◆ Direction a
Return every line of the entries below that contains the string "reflective".

Tikka T3 rail slot headed screws stuck, how to get them out without stripping?

razzle

Private
Belligerents
Dec 5, 2007
147
23
22
35
Norway
Tried to remove the slot head screws on the picatinny rail with a screwdriver and ratchet with bit, but they just slip out of the slot because the screws are really stuck. What is the deal, glue? And how can I get them out safely?
 

MarinePMI

Ban Cat Handler
Staff member
Commercial Supporter
Online Training Access
Belligerents
Jun 3, 2010
6,218
6,407
219
San Diego, Ca
Is this the CTR or a T-3 with a standard rail (no slots)?
 

razzle

Private
Belligerents
Dec 5, 2007
147
23
22
35
Norway
T3 Tactical (First version) so I guess it's the same as the CTR. Picatinny rail.
 

MarinePMI

Ban Cat Handler
Staff member
Commercial Supporter
Online Training Access
Belligerents
Jun 3, 2010
6,218
6,407
219
San Diego, Ca
Shouldn't be glued, though I have heard some of the rails were epoxied into place (never seen it first hand on the two I have; Varmint & CTR).

Do you have a manual impact driver? That usually helps get stuck screws loose without beating them up too badly. Applying some Kroils also helps (just don't get that stuff anywhere near your scope rings).

https://www.zoro.com/proto-driver-h...hoTzv-G1Pxa7T7Wdk6oaAnNREALw_wcB&gclsrc=aw.ds

BTW, I asked the question because the Varmint had plastic threaded plugs that looked like screws, but it sounds like you just have some stuck screws.
 
Last edited:
  • Like
Reactions: shoobe01

jimmymcnulty

AKA Bushy Top
Hessian
Belligerents
Minuteman
Jan 15, 2018
371
49
34
Kansas
Getting the Rail off my CTR was a pain in the ass. Almost stripped all of the screws. I did not use heat, which was my mistake initially. I applied heat half way through and i was just barely able to get the screws out without stipping them all. I had to use an Extractor Set on one of the screws.
So, use heat before messing with screws. They have loctite on them and need the heat to loosen. The picatinny rail was epoxied to the action, again, heat helped remove the rail.
Good news is I learned alot, bad news is, I'm getting ready to remove another one. GOOD LUCK! Heat and Patience!

◆ Direction b
Continue the forum thread above about removing stuck rail screws from a Tikka T3, picking up after its last post.

◆ Material provided
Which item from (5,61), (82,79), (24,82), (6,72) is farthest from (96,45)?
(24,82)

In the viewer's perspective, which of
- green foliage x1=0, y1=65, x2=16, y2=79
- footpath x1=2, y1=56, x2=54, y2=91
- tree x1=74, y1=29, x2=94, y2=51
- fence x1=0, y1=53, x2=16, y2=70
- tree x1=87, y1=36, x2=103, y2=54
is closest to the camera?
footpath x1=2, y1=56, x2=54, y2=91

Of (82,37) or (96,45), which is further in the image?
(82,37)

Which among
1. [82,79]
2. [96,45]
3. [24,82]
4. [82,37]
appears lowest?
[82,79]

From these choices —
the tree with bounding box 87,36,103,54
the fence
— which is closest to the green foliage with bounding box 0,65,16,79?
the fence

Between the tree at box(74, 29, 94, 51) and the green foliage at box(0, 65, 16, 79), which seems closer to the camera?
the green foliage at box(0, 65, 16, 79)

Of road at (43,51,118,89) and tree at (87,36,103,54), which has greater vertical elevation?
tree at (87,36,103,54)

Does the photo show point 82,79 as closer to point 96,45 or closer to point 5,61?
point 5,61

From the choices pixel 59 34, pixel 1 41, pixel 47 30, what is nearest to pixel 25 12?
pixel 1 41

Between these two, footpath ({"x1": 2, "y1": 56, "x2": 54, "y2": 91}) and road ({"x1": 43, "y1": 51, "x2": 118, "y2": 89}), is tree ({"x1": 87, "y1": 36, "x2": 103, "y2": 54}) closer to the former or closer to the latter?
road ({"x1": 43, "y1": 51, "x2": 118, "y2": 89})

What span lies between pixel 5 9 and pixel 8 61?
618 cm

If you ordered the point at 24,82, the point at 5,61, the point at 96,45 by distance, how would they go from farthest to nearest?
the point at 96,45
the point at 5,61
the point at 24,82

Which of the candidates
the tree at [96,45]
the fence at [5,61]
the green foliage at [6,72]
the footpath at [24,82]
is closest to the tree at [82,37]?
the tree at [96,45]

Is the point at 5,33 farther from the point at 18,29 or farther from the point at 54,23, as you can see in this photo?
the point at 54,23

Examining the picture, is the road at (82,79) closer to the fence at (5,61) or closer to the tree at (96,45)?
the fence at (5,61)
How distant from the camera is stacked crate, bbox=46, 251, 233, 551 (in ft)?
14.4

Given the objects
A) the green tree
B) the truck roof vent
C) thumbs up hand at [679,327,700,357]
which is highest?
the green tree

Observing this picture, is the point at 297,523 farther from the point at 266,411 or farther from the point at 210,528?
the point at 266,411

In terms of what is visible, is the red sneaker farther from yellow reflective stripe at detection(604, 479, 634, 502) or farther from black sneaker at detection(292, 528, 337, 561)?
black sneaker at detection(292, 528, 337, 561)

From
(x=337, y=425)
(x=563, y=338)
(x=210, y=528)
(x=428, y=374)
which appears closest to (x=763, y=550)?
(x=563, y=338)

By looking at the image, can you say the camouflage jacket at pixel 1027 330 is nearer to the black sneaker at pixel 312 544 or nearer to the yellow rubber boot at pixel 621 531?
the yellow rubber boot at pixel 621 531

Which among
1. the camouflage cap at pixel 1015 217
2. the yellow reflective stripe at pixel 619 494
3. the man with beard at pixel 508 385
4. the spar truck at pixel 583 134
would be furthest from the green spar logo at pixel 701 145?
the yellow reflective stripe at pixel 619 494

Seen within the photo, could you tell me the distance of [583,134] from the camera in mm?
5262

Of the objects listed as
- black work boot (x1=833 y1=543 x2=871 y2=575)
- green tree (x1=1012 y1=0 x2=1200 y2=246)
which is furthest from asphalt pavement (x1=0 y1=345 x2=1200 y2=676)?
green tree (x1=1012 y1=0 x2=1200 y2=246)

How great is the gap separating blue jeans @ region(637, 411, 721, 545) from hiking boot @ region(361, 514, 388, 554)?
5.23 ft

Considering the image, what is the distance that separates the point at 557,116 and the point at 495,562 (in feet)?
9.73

◆ Result a
In terms of what is visible, is the red sneaker farther from yellow reflective stripe at detection(604, 479, 634, 502) or farther from black sneaker at detection(292, 528, 337, 561)?
2. the yellow reflective stripe at pixel 619 494
the yellow reflective stripe at pixel 619 494

◆ Result b
  • Like
Reactions: MinnesotaMulisha

razzle

Private
Belligerents
Dec 5, 2007
147
23
22
35
Norway
Tried with a heatgun on one of the screws for a while and gave it another try, but I ended up stripping it :mad::rolleyes: Not sure this actually is Loctite as it is clear, both on the rail and the screws. Wouldn't be surprised if they applied epoxy to both the rail and the screws. So I gave up, will drop off the rifle at the local gunsmith today and will get it back tomorrow. Who uses slotted screws in the 21st century??
 

Lunchbox27

Professional whisky drinker
Belligerents
Mar 23, 2017
1,210
1,217
219
Mine was a PITA, too! Same issue, stripped them out. Heat gun helped with the epoxy.

Tikka really needs to start shipping these with 20moa rails.
 
  • Like
Reactions: kimberyote

flatland1

Sergeant
Belligerents
Jul 7, 2005
1,279
541
219
68
Western Kansas
EGW says to run a 6-48 tap into the holes if you're having problems getting their supplied screws to start - that's if your rifle was made after 2004; ones prior to then had metric threads for the scope rail. They say that it's common for the plastic plugs to leave some material behind in the threads when they're removed, and a proper size tap will easily remove it. My problem is in getting the factory plastic plugs out of the holes so I can mount the EGW 20 MOA rail on a brand new T3x Lite that I just ordered in from Lipsey's last week. FedEx delivered several scope rails I'd ordered from EGW late last evening, so I was trying to back those sorry plastic plugs out, and not one of them will unscrew out far enough to be removed. About ready to pull the bbl'd action out of the stock and put it in the vise on my vertical mill so I can drill the sorry little SOBs out...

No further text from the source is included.